* Data records
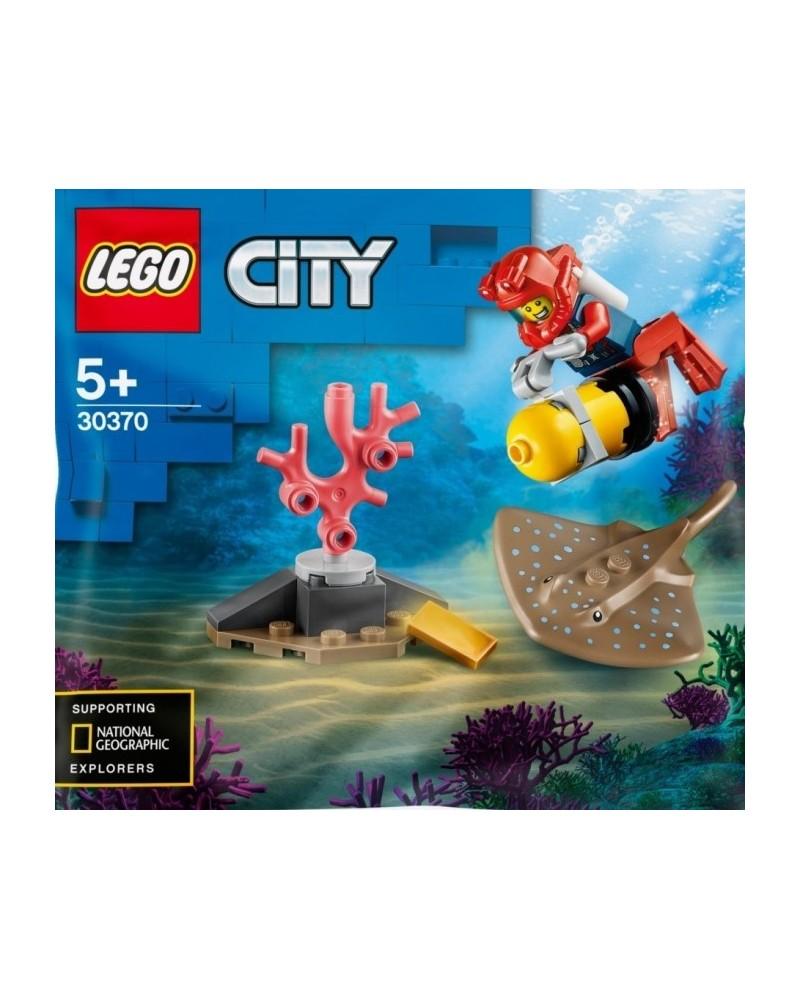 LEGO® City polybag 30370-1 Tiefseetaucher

==

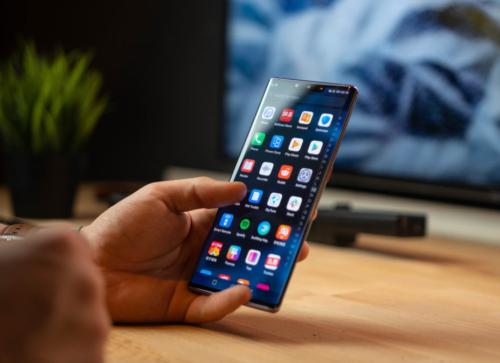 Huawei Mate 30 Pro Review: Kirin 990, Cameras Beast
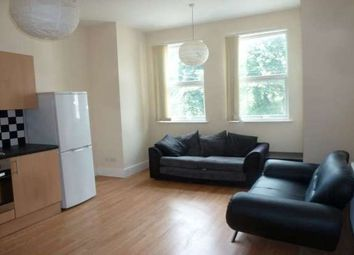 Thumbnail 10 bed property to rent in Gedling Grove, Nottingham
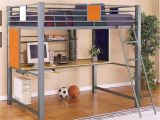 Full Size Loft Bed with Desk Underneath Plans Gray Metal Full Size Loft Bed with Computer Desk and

* Problem statement
Using the data above, give again exactly the lines starting at the one holding "Huawei Mate 30" and ending at the one holding "Full Size Loft Bed with Desk", inclusive, and nothing more. Omit the pictures.

* Response to the exercise
 Huawei Mate 30 Pro Review: Kirin 990, Cameras Beast
 Thumbnail 10 bed property to rent in Gedling Grove, Nottingham
 Full Size Loft Bed with Desk Underneath Plans Gray Metal Full Size Loft Bed with Computer Desk and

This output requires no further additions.